V. Systems Evolution: A 21st Century Genesis Synthesis
D. An Evolutionary Intelligence Arises
2020: Since 2015 we have reported a growing sense that as life evolves it does so by a directional emphasis on cerebral and cognitive qualities more so than somatic anatomy. An implication is that a developmental gestation seems to be skewed to and involved with becoming smarter and more informed. In this way, one can become a self-aware member in a coherent community.
Evolutionary Biology and the Theory of Computing. simons.berkeley.edu/programs/evolution2014. Reported more in Natural Algorithms, this is a Simons Foundation program in the spring of 2014 whose organizers include Christos Papadimitriou and Leslie Valiant. Various seminars were Evolutionary Biology Boot Camp (January tutorial) with Eugene Koonin; Computational Theories of Evolution, Nick Barton organizer, with speakers such as Richard Watson, Chrisantha Fernando, Adi Livnat, and Steven Frank; and New Directions in Probabilistic Models of Evolution.
Azulay, Aharon, et al. The C. elegans Connectome Consists of Homogenous Circuits with Defined Functional Roles. PLoS Computational Biology. Online September, 2016. At the frontier of integral syntheses across cerebral, social, and cognitive evolution, Hebrew University, Jerusalem, geneticists and neuroscientists distill from neural network complexities a common, independent principle which is at work from Internet media and human brains to this multicellular roundworm. To reflect and appreciate, a designated “connectome” can be seen in ramifying effect across life’s episodic emergence. See also in this section The Multilayer Connectome of Caenorhabditis elegans by Bentley, et al for a similar study.

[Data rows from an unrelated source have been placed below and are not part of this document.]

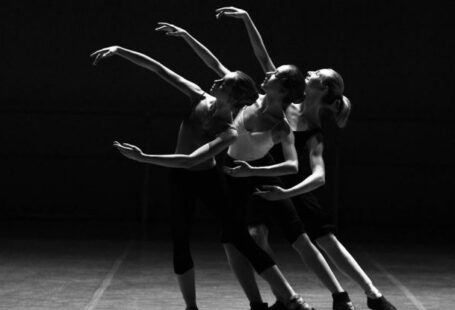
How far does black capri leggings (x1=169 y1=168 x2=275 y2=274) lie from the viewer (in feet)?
17.6

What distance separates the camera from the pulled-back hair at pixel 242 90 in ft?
17.2

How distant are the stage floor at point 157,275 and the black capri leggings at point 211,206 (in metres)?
0.94

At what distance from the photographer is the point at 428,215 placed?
11.7m

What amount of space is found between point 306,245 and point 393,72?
6433 millimetres

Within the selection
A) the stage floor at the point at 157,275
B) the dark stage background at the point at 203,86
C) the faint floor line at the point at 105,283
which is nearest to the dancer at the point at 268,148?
the stage floor at the point at 157,275

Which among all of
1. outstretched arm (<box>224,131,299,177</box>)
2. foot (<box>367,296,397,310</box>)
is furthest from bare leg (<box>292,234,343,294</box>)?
outstretched arm (<box>224,131,299,177</box>)

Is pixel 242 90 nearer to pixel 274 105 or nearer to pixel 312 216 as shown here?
pixel 274 105

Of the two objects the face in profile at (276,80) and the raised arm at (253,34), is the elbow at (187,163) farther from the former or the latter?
the raised arm at (253,34)

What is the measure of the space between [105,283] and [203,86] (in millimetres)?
4894

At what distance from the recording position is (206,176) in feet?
17.8

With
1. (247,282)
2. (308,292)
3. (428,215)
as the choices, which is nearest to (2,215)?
(428,215)

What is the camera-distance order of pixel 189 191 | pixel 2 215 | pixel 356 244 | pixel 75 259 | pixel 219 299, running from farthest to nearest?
pixel 2 215
pixel 356 244
pixel 75 259
pixel 219 299
pixel 189 191

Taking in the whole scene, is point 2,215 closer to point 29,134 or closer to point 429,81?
point 29,134

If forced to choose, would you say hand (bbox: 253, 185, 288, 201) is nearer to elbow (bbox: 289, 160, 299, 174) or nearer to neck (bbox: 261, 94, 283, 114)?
elbow (bbox: 289, 160, 299, 174)
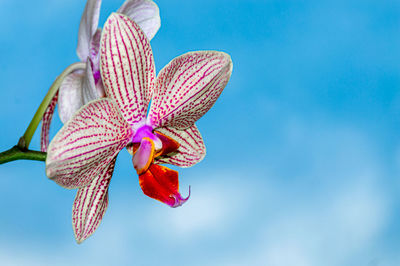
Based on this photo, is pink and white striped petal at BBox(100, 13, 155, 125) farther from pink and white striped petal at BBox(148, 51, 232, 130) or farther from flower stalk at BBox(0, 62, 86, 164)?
flower stalk at BBox(0, 62, 86, 164)

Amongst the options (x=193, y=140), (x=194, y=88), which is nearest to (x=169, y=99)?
(x=194, y=88)

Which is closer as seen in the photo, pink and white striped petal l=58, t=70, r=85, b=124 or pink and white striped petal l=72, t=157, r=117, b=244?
pink and white striped petal l=72, t=157, r=117, b=244

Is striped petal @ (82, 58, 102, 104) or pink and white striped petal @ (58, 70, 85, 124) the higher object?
pink and white striped petal @ (58, 70, 85, 124)

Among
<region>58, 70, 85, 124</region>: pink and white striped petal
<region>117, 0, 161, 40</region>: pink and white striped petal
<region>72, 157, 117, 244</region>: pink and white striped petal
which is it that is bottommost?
<region>72, 157, 117, 244</region>: pink and white striped petal

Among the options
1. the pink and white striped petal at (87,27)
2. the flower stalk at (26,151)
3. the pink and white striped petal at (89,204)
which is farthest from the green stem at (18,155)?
the pink and white striped petal at (87,27)

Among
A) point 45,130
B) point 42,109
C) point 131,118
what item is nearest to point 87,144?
point 131,118

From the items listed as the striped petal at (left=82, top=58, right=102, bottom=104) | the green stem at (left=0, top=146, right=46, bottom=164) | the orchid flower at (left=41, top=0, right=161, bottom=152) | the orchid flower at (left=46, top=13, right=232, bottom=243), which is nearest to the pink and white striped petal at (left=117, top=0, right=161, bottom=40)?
the orchid flower at (left=41, top=0, right=161, bottom=152)

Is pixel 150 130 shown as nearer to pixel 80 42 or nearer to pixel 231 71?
pixel 231 71
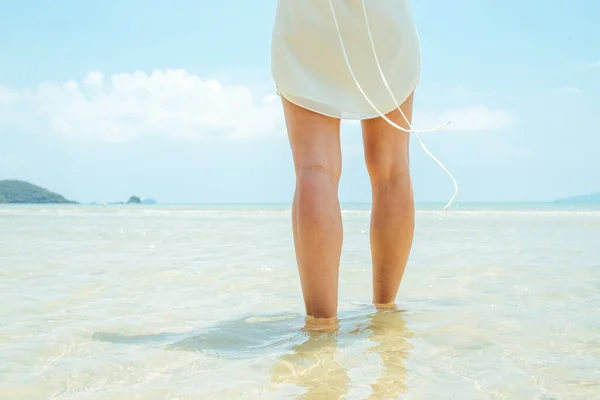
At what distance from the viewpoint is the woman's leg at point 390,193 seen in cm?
197

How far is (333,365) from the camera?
4.54ft

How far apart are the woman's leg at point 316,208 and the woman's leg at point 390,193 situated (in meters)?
0.23

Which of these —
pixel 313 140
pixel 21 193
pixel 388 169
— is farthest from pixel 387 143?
pixel 21 193

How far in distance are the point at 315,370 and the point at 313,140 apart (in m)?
0.73

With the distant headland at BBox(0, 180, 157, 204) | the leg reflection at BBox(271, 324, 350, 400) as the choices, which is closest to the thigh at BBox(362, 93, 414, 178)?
the leg reflection at BBox(271, 324, 350, 400)

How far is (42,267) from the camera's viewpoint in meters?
3.26

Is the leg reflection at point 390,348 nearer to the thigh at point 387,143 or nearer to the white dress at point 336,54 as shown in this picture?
the thigh at point 387,143

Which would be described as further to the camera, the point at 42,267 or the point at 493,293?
the point at 42,267

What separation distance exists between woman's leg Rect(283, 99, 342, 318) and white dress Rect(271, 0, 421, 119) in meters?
0.06

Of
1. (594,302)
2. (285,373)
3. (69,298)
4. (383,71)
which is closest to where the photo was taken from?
(285,373)

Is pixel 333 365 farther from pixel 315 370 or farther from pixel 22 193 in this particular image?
pixel 22 193

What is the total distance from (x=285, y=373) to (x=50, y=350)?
70cm

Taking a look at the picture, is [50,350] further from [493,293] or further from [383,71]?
[493,293]

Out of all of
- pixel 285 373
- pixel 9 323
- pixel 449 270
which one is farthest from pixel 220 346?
pixel 449 270
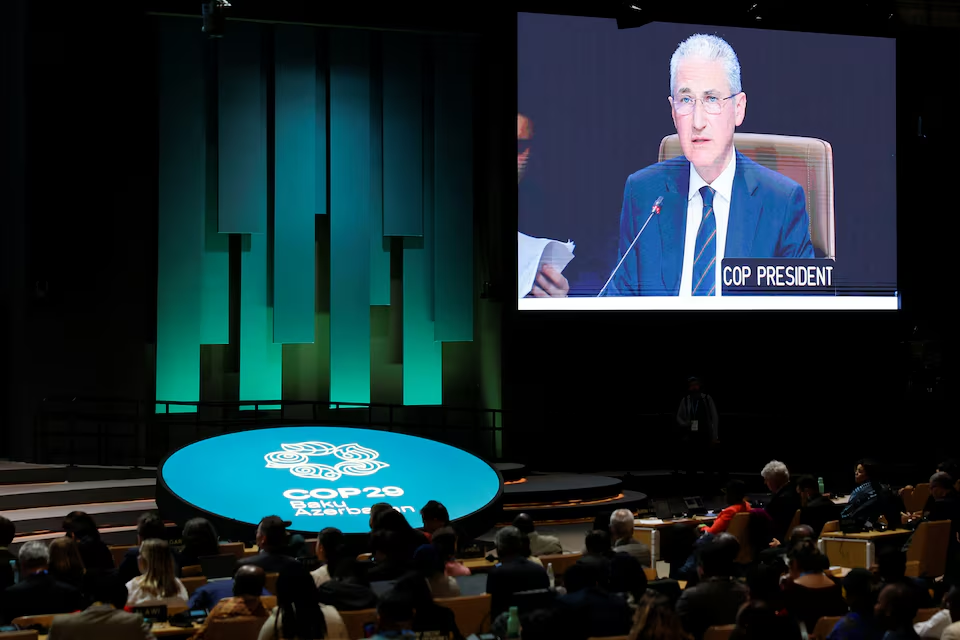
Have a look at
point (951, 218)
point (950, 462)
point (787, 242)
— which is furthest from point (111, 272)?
point (951, 218)

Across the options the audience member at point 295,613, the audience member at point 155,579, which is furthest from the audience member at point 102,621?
the audience member at point 155,579

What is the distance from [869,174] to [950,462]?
505cm

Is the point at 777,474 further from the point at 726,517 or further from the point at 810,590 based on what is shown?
the point at 810,590

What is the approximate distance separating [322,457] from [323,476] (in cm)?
42

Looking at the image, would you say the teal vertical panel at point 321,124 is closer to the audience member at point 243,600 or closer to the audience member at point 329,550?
the audience member at point 329,550

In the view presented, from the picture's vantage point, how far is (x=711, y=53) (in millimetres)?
14516

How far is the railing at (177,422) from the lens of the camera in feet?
42.0

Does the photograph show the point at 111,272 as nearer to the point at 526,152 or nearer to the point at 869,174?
the point at 526,152

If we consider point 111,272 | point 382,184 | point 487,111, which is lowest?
point 111,272

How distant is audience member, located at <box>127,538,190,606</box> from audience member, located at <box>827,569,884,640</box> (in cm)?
312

A major goal of systems neuroscience is to decipher the structure-function relationship in neural networks. Here we study network functionality in light of the common-neighbor-rule (CNR) in which a pair of neurons is more likely to be connected the more common neighbors it shares. Focusing on the fully-mapped neural network of C. elegans worms, we establish that the CNR is an emerging property in this connectome. Moreover, sets of common neighbors form homogenous structures that appear in defined layers of the network. Simulations of signal propagation reveal their potential functional roles: signal amplification and short-term memory at the sensory/inter-neuron layer, and synchronized activity at the motoneuron layer supporting coordinated movement. A coarse-grained view of the neural network based on homogenous connected sets alone reveals a simple modular network architecture that is intuitive to understand. These findings provide a novel framework for analyzing larger, more complex, connectomes once these become available. (Abstract)
Bentley, Barry, et al. The Multilayer Connectome of Caenorhabditis elegans.. arXiv:1608.08793. A six person team from the MRC Laboratory of Molecular Biology, Cambridge, UK and Cambridge University, including neuroscientist Edward Bullmore, explore some ways in which neural networks, as a prototypical nonlinear system, can equally apply to the rudimentary sensory circuit of this roundworm phylum. And these many 2016 correlations across natural scales seem to find a generic dynamic complexity in the guise of a cerebral icon with an “omics” suffix which is effect from a quickening uniVerse to our human epitome.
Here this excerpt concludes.